ACTION ITEM = Transcription task. Write out each entry verbatim and exclude any image.

Caption-style text data:
☆ ☆ ☆ ☆

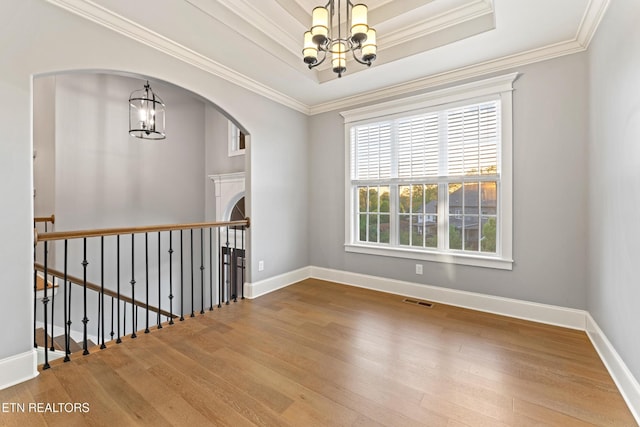 8508 Flowering Peach Ln, Knoxville, TN 37923 - empty room with wood-type flooring, arched walkways, a chandelier, and visible vents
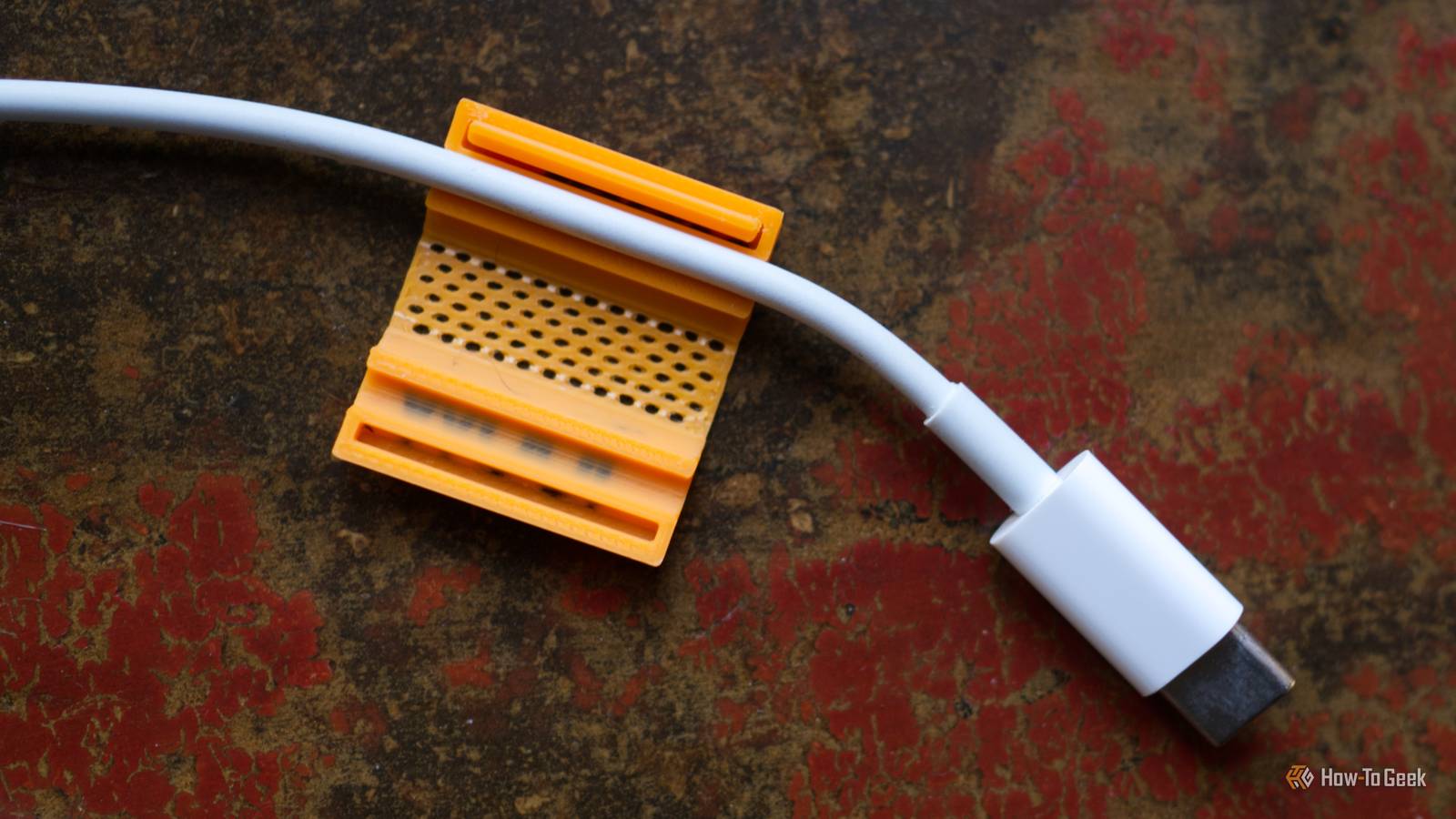 3D printed 100W orange cable clip with a thin cable.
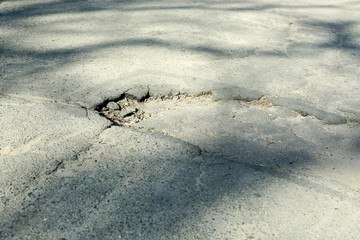 Obraz premium Very bad quality road with potholes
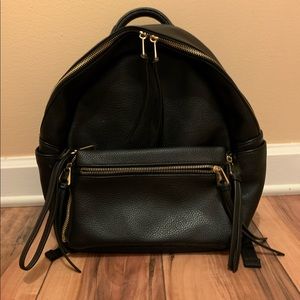 Charming Charlie Faux Leather Back Pack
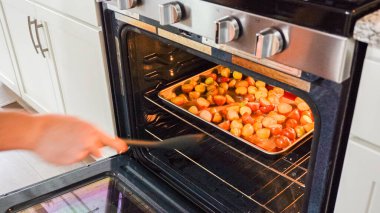 Modern bir mutfak ortamında, genç bir adam şu anda fırında baharatlı gökkuşağı patatesi kızartılarak lezzetli bir yemeğe doğru önemli bir adım atıyor..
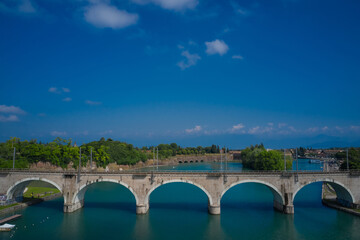 Fototapeta premium Railway arch bridge over the Mincio River, Peschiera del Garda, Italy. Aerial view, Panorama of Lake Garda. Cumulus clouds in the blue sky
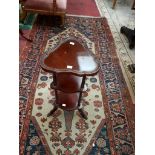 A THREE-TIER MAHOGANY OCCASIONAL STAND,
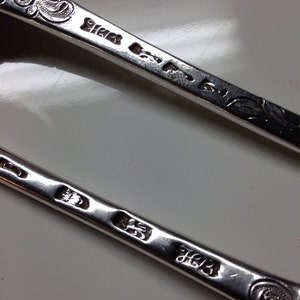 May include: Close-up of two antique silver spoons. The spoons have ornate, engraved floral designs on the handles. The silver spoons have several hallmarks and maker's marks stamped into the metal. The spoons are on a white surface.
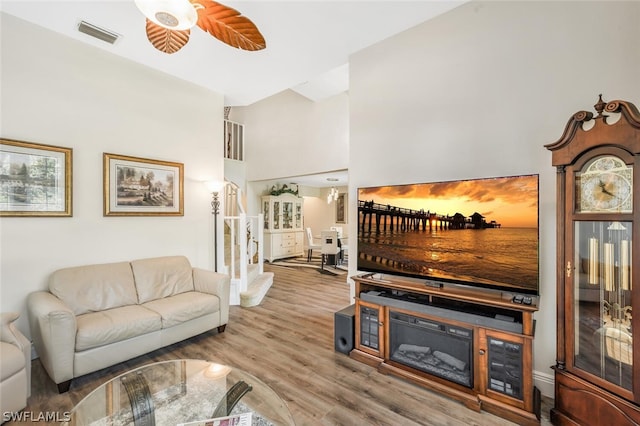 living room featuring hardwood / wood-style flooring and ceiling fan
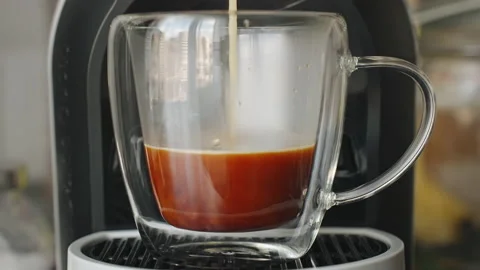 Coffee flows into glass cup prepared in coffee machine close-up slow motion Stock Footage 238552907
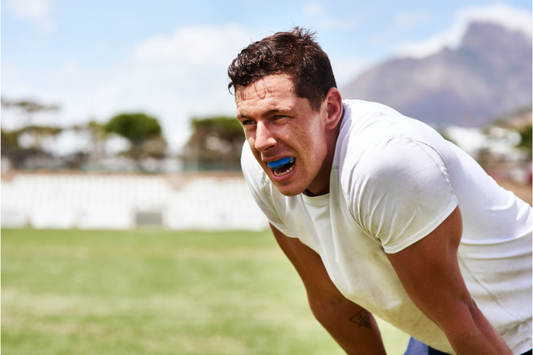Athlete wearing a blue sports mouth guard on the field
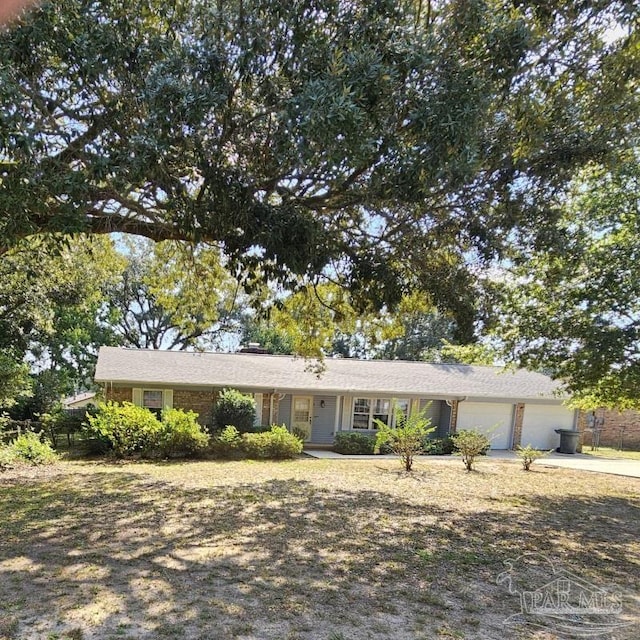 ranch-style home with a garage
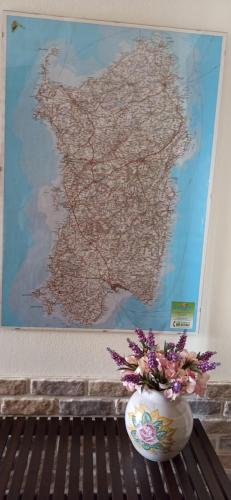 a vase with flowers sitting on a bench in front of a map at B&B Casa Piras IUN3880 in Barùmini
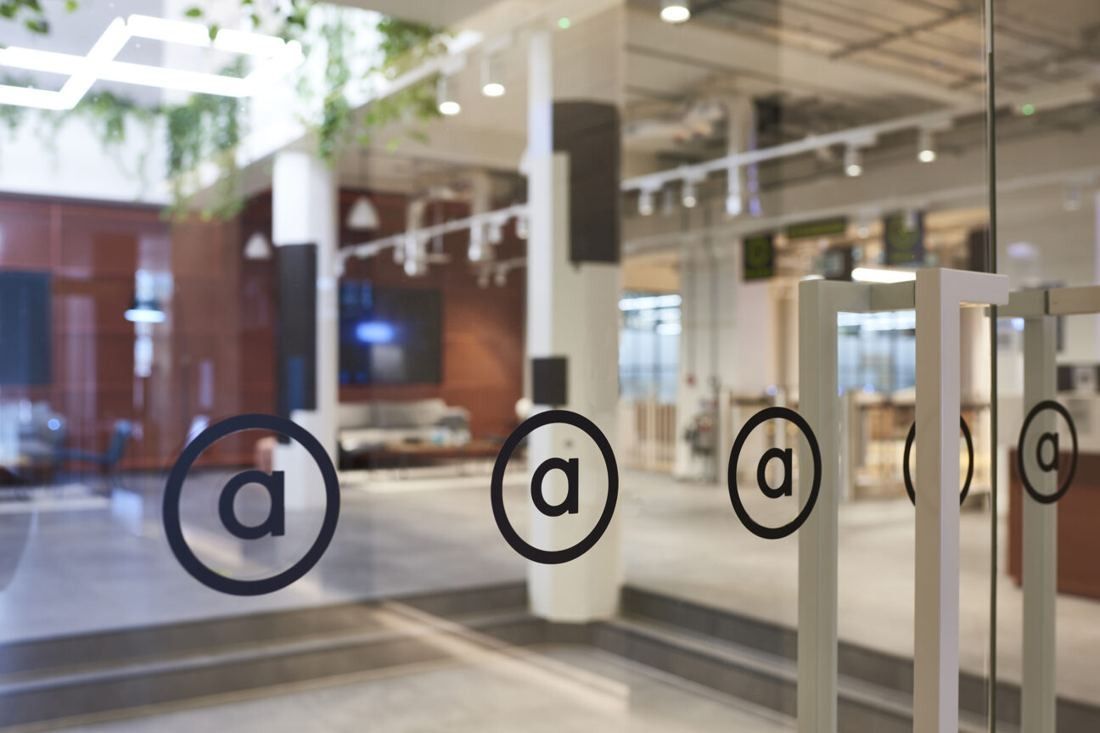 ASOS: Glass partitions with circular logos in front of a seating area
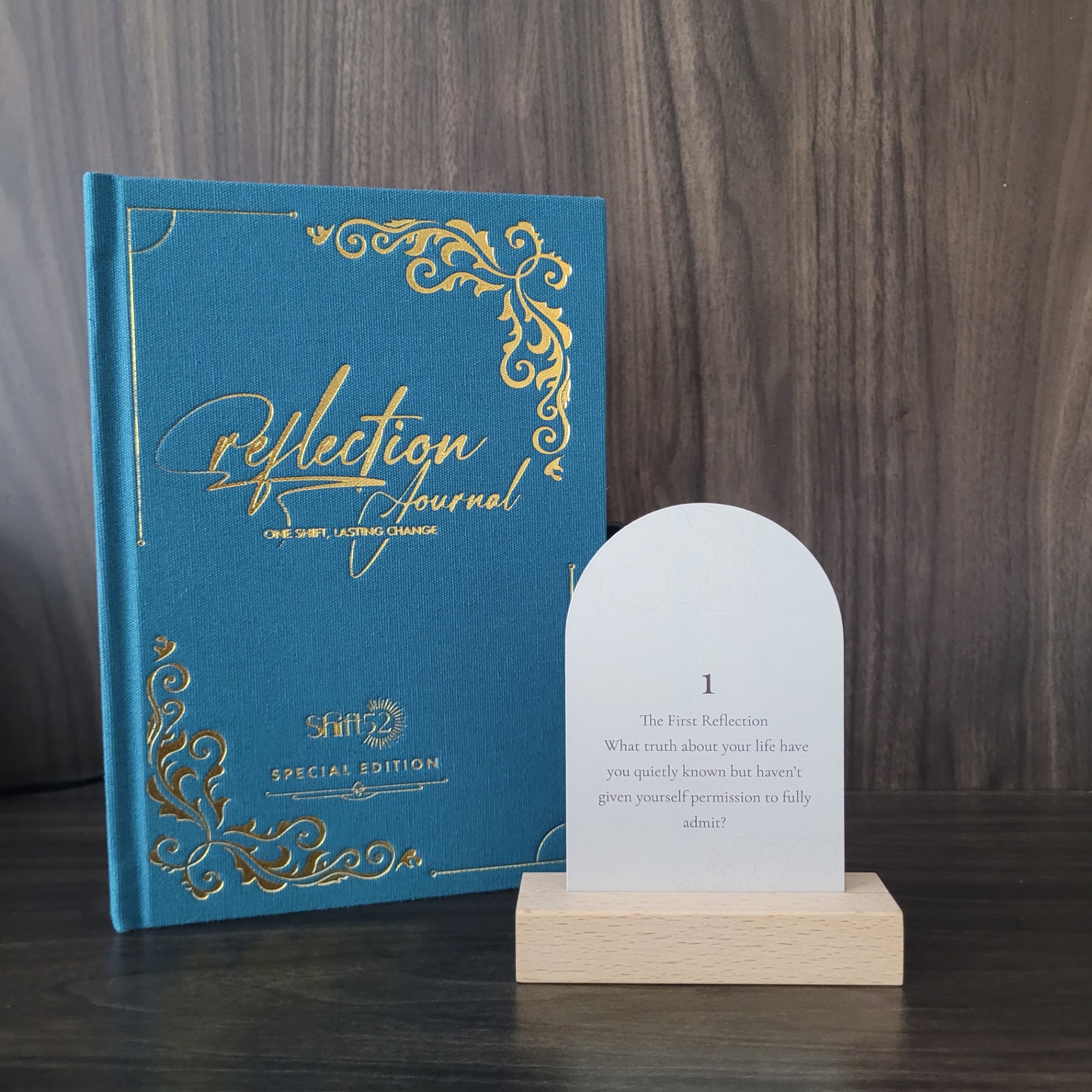 The journal beside a reflection prompt card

☆ ☆ ☆ ☆

RESPONSE TO THIS TASK =
 8508 Flowering Peach Ln, Knoxville, TN 37923 - empty room with wood-type flooring, arched walkways, a chandelier, and visible vents
 3D printed 100W orange cable clip with a thin cable.
 Obraz premium Very bad quality road with potholes
 Charming Charlie Faux Leather Back Pack
 Modern bir mutfak ortamında, genç bir adam şu anda fırında baharatlı gökkuşağı patatesi kızartılarak lezzetli bir yemeğe doğru önemli bir adım atıyor..
 Fototapeta premium Railway arch bridge over the Mincio River, Peschiera del Garda, Italy. Aerial view, Panorama of Lake Garda. Cumulus clouds in the blue sky
 A THREE-TIER MAHOGANY OCCASIONAL STAND,
 May include: Close-up of two antique silver spoons. The spoons have ornate, engraved floral designs on the handles. The silver spoons have several hallmarks and maker's marks stamped into the metal. The spoons are on a white surface.
 living room featuring hardwood / wood-style flooring and ceiling fan
 Coffee flows into glass cup prepared in coffee machine close-up slow motion Stock Footage 238552907
Athlete wearing a blue sports mouth guard on the field
 ranch-style home with a garage
 a vase with flowers sitting on a bench in front of a map at B&B Casa Piras IUN3880 in Barùmini
 ASOS: Glass partitions with circular logos in front of a seating area
 The journal beside a reflection prompt card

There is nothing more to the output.